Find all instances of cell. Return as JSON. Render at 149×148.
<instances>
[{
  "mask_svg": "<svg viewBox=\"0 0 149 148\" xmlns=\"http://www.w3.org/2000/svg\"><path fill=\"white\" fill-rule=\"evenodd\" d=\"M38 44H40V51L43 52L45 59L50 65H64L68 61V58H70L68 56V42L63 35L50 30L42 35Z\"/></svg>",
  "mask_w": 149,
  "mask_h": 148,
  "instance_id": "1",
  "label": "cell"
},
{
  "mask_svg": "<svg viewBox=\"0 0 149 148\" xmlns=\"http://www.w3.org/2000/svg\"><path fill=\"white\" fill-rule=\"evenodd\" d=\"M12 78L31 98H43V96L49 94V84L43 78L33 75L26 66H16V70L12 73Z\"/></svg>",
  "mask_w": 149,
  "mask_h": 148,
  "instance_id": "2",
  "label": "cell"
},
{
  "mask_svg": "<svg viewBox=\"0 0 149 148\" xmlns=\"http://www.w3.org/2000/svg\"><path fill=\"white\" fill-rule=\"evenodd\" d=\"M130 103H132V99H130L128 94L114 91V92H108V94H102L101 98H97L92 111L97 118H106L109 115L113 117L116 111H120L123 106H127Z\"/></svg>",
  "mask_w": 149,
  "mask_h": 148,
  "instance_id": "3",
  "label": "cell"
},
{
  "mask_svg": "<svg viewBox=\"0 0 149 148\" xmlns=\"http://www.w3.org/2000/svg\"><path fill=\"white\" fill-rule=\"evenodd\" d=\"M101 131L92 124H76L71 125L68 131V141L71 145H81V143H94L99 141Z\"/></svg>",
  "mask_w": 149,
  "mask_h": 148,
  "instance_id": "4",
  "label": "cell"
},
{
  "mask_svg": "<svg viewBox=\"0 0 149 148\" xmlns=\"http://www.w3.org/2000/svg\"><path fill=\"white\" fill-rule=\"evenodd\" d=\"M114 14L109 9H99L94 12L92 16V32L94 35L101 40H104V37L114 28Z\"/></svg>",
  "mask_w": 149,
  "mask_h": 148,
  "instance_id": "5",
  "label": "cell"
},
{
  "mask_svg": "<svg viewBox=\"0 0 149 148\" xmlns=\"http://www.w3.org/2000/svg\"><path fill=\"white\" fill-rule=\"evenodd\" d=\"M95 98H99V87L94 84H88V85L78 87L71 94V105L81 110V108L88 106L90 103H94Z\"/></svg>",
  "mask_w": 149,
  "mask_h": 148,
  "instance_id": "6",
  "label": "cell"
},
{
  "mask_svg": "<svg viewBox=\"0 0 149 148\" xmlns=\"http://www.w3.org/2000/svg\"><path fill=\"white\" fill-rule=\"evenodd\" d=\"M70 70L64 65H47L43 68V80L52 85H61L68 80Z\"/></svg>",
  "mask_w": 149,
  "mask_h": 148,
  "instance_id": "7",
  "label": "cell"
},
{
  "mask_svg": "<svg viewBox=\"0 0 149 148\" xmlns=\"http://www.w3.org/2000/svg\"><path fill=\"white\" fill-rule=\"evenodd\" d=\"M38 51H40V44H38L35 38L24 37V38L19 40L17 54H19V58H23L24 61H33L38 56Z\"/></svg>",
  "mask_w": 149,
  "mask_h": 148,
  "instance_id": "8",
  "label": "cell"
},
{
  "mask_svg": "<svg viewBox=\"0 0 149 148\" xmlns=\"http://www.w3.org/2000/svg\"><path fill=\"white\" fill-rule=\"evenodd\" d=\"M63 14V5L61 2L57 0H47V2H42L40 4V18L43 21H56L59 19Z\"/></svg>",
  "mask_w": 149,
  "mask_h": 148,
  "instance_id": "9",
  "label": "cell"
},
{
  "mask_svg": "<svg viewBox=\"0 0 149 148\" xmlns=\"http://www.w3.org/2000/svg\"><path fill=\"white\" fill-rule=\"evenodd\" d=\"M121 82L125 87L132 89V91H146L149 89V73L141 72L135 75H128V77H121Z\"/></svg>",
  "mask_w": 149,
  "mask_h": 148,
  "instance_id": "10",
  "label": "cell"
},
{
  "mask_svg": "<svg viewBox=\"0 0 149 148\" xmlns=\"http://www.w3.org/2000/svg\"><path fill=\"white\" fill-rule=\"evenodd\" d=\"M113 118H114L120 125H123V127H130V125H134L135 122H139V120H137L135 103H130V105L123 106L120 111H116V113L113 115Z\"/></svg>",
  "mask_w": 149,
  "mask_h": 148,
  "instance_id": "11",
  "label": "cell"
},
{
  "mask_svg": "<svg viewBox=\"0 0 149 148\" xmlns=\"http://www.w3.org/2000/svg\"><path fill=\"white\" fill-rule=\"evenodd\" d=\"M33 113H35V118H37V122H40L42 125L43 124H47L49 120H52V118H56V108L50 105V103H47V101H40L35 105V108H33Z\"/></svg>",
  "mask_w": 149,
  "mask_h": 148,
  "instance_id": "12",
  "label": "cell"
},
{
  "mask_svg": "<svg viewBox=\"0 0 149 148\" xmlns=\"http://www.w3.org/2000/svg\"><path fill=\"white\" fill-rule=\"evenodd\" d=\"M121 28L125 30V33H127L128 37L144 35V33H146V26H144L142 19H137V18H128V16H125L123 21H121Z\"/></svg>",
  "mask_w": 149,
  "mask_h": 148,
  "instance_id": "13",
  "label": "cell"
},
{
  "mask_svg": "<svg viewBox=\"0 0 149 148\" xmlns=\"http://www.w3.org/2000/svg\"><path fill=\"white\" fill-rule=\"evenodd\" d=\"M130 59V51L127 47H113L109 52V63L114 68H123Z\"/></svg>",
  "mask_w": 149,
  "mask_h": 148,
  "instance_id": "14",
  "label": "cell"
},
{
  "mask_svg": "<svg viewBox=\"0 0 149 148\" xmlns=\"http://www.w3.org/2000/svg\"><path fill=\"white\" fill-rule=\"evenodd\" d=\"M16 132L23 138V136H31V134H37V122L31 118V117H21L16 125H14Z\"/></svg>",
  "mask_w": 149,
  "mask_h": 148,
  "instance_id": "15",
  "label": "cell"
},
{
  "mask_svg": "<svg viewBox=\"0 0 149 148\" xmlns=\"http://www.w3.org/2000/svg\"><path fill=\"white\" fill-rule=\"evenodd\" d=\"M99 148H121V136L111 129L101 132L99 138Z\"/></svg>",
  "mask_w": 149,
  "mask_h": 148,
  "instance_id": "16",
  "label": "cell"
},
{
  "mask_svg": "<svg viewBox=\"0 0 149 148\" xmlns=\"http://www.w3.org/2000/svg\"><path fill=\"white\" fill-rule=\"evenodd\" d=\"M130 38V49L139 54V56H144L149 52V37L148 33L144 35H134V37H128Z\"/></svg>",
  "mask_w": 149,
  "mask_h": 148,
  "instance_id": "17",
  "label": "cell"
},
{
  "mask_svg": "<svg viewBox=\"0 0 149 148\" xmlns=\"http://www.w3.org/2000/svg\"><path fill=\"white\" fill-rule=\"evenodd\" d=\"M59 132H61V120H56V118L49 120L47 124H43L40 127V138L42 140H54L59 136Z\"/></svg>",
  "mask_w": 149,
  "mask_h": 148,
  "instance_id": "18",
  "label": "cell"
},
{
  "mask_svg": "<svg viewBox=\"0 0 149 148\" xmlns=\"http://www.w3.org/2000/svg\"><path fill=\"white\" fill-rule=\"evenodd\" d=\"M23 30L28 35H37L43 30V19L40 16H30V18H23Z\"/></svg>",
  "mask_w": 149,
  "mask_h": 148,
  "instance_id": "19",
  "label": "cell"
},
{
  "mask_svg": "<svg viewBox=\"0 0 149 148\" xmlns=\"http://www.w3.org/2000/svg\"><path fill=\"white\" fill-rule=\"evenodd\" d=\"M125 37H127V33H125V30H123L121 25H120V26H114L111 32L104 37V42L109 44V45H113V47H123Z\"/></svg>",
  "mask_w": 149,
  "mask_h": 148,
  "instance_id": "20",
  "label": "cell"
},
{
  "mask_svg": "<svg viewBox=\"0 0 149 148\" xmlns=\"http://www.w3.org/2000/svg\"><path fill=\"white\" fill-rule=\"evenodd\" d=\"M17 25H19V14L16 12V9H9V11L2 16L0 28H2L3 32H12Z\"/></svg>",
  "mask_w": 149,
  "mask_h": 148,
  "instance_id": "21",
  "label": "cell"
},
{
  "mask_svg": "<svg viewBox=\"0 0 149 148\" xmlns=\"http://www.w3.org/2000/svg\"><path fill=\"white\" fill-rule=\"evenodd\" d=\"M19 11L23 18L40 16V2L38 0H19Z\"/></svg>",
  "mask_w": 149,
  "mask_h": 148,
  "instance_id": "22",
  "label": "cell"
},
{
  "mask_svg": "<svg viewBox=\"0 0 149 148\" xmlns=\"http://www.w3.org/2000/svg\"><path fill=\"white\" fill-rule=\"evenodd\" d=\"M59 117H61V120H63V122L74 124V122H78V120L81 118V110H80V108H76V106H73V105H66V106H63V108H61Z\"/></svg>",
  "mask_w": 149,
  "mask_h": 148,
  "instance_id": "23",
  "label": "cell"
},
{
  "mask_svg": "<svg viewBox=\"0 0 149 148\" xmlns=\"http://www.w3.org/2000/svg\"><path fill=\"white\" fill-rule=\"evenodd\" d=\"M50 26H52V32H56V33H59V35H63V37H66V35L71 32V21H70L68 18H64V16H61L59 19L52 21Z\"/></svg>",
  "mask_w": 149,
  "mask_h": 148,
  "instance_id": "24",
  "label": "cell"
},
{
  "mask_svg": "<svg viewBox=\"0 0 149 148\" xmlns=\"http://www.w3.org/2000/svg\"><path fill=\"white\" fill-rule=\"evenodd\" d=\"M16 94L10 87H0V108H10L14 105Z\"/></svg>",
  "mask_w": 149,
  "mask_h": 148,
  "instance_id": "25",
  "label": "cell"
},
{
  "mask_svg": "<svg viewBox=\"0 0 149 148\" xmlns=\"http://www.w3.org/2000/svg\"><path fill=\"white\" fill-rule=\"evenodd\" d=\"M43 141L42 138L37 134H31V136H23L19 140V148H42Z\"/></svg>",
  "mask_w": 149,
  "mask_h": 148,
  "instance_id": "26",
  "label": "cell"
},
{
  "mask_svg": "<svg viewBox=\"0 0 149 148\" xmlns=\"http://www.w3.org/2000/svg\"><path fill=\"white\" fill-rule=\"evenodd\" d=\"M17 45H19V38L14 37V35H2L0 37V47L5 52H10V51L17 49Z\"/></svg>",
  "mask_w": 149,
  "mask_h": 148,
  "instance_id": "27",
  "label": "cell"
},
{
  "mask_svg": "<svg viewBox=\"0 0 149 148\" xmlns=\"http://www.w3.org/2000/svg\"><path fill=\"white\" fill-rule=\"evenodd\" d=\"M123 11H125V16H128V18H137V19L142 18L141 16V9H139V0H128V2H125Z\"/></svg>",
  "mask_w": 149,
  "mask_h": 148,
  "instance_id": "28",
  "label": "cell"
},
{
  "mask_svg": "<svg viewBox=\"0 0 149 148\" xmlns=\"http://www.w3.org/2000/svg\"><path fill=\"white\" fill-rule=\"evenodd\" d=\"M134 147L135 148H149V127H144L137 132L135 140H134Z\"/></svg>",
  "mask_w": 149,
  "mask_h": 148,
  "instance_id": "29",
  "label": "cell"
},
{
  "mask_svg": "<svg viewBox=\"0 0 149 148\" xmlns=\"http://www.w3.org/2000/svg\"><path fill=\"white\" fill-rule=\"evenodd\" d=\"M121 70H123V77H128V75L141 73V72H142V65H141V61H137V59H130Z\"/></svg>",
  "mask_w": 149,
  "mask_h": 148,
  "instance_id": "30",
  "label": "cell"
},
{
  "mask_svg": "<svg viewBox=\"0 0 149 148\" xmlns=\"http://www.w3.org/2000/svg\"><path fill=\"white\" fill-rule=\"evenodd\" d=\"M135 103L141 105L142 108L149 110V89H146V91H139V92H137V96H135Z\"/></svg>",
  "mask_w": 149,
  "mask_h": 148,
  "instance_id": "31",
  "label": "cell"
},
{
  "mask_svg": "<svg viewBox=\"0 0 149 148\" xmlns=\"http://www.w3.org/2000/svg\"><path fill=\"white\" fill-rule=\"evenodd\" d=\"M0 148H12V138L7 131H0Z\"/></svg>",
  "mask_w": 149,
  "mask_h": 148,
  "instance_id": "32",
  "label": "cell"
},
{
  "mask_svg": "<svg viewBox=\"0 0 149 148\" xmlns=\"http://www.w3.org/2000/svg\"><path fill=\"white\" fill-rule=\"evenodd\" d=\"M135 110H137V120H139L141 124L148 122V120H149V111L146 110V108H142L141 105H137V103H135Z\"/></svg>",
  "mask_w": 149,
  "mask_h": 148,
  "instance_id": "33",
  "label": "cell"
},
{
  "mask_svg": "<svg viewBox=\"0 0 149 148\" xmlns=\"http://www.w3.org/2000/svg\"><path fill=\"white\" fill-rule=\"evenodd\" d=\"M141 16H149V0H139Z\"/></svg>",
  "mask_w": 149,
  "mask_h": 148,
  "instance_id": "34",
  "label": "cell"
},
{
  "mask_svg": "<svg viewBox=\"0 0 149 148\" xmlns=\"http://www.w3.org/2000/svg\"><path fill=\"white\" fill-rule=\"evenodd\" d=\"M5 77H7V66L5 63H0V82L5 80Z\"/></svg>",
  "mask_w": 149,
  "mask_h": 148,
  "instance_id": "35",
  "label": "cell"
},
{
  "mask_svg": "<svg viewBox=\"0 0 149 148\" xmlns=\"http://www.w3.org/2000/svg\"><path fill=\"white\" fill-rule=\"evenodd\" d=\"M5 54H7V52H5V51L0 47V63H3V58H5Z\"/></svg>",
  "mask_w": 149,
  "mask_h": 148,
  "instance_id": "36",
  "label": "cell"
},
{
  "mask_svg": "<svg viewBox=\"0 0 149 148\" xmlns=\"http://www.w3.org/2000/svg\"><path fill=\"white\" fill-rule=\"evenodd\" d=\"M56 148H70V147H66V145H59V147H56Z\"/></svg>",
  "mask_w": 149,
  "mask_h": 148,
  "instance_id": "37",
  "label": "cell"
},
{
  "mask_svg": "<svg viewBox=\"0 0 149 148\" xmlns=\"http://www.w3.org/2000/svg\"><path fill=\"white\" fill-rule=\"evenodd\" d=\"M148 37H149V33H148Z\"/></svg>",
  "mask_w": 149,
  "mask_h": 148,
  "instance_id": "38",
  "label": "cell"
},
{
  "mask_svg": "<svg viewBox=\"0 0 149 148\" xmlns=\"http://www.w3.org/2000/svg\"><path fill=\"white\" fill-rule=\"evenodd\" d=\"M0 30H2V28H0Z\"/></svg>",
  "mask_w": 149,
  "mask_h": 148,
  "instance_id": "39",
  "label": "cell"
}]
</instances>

- _Stated exercise_
Render the entries, from the first line through the line containing "78L31 98H43V96L49 94V84L43" (both included), as a JSON array of strings with one string per line and blank lines omitted.

- _Response to the task_
[
  "Find all instances of cell. Return as JSON. Render at 149×148.",
  "<instances>",
  "[{",
  "  \"mask_svg\": \"<svg viewBox=\\\"0 0 149 148\\\" xmlns=\\\"http://www.w3.org/2000/svg\\\"><path fill=\\\"white\\\" fill-rule=\\\"evenodd\\\" d=\\\"M38 44H40V51L43 52L45 59L50 65H64L68 61V58H70L68 56V42L63 35L50 30L42 35Z\\\"/></svg>\",",
  "  \"mask_w\": 149,",
  "  \"mask_h\": 148,",
  "  \"instance_id\": \"1\",",
  "  \"label\": \"cell\"",
  "},",
  "{",
  "  \"mask_svg\": \"<svg viewBox=\\\"0 0 149 148\\\" xmlns=\\\"http://www.w3.org/2000/svg\\\"><path fill=\\\"white\\\" fill-rule=\\\"evenodd\\\" d=\\\"M12 78L31 98H43V96L49 94V84L43 78L33 75L26 66H16V70L12 73Z\\\"/></svg>\","
]